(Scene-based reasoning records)
++++++

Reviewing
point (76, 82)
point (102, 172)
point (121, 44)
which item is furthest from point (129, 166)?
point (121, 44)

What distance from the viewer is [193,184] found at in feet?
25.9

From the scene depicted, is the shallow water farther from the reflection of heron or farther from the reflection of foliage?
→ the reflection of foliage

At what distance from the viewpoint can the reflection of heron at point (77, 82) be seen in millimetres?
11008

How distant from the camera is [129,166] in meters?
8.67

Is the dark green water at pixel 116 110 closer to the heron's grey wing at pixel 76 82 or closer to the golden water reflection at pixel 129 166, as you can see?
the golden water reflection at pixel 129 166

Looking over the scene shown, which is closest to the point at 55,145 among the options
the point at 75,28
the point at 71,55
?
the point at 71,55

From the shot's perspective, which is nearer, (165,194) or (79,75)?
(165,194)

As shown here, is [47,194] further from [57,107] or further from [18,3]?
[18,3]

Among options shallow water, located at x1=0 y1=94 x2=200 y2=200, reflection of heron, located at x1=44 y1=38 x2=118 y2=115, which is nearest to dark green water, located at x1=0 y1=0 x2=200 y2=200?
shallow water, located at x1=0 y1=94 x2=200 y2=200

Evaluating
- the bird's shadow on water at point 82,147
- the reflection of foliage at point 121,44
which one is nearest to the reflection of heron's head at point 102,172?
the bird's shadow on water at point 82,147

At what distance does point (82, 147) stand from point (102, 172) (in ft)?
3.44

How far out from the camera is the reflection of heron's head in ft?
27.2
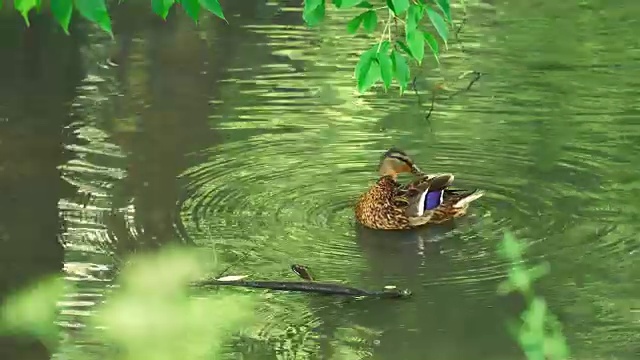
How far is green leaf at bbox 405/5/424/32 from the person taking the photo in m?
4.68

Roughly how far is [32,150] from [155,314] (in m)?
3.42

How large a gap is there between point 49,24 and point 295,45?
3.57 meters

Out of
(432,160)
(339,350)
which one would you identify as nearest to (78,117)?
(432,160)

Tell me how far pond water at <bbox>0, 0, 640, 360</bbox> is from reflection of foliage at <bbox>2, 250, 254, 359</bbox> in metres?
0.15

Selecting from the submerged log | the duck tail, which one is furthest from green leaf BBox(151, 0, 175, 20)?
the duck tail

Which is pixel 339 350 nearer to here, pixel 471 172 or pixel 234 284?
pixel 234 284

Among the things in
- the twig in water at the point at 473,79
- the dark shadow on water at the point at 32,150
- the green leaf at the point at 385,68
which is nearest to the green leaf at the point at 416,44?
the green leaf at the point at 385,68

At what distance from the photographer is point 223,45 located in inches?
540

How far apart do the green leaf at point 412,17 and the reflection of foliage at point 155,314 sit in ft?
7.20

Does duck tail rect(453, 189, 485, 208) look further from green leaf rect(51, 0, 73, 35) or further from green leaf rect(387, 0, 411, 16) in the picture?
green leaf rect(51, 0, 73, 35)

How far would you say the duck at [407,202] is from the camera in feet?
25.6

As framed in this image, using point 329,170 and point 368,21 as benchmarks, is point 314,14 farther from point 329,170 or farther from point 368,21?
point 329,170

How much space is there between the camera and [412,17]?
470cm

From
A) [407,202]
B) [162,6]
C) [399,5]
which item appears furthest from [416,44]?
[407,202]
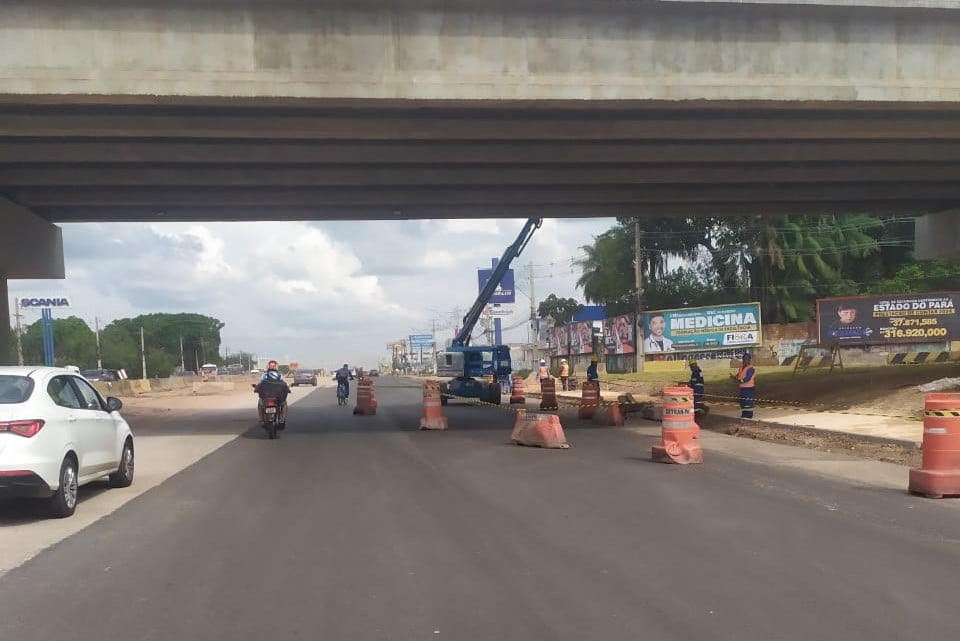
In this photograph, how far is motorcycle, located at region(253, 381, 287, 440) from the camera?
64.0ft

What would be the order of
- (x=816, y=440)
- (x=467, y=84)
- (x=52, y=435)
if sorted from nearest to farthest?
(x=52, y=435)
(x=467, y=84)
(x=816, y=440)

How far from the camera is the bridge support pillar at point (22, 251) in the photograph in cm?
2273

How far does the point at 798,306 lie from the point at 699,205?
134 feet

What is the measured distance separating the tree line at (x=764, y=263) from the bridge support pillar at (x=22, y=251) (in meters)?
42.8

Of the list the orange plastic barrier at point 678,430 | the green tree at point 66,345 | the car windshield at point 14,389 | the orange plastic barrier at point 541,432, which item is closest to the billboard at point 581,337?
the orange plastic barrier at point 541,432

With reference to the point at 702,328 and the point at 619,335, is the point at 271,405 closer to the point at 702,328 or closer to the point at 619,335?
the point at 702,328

++++++

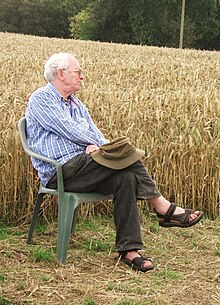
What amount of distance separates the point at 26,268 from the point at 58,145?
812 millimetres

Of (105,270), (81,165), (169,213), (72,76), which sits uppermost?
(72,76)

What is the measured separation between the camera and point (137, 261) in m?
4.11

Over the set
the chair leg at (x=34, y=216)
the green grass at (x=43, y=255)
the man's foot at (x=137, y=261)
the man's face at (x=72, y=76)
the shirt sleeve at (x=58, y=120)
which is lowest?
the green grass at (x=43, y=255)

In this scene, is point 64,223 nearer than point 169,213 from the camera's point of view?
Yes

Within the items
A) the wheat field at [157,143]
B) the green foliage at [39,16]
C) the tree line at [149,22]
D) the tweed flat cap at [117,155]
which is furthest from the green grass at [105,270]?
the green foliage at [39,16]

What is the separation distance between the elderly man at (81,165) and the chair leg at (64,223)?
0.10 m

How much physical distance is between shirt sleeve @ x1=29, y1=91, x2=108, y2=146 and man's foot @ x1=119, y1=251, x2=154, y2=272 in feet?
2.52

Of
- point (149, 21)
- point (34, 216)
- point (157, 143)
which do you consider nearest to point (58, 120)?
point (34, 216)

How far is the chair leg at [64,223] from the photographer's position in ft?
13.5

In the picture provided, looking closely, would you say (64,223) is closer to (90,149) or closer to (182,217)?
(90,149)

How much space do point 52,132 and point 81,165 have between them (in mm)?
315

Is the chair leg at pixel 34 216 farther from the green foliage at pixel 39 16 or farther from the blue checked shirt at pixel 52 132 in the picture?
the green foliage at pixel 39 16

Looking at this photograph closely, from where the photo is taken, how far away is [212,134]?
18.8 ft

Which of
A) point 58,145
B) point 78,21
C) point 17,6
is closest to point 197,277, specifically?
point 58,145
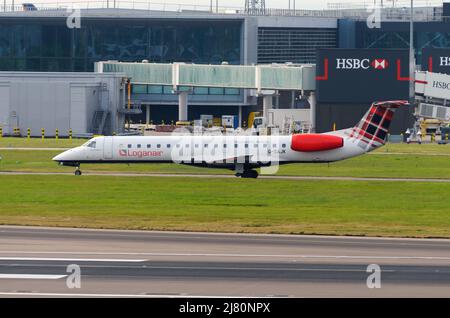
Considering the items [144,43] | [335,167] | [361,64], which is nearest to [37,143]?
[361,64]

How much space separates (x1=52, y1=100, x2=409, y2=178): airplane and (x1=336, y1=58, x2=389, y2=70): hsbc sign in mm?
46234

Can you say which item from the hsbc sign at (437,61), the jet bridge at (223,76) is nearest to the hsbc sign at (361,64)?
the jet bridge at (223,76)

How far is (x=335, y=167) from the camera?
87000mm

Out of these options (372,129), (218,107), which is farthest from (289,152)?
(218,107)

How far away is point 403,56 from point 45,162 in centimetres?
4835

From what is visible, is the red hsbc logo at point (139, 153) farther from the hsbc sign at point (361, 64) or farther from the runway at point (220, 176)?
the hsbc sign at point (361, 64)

++++++

**DIRECTIONS FOR THIS TASK:** Find each line in the records that contains the word "chair" and copy those lines.

**ANSWER TO THIS TASK:**
the chair leg at (x=34, y=216)
What is the separation distance between the elderly man at (81,165) and the chair leg at (64,223)?
How far is the chair leg at [64,223] from the photographer's position in ft?
Is the chair leg at pixel 34 216 farther from the green foliage at pixel 39 16 or farther from the blue checked shirt at pixel 52 132 in the picture?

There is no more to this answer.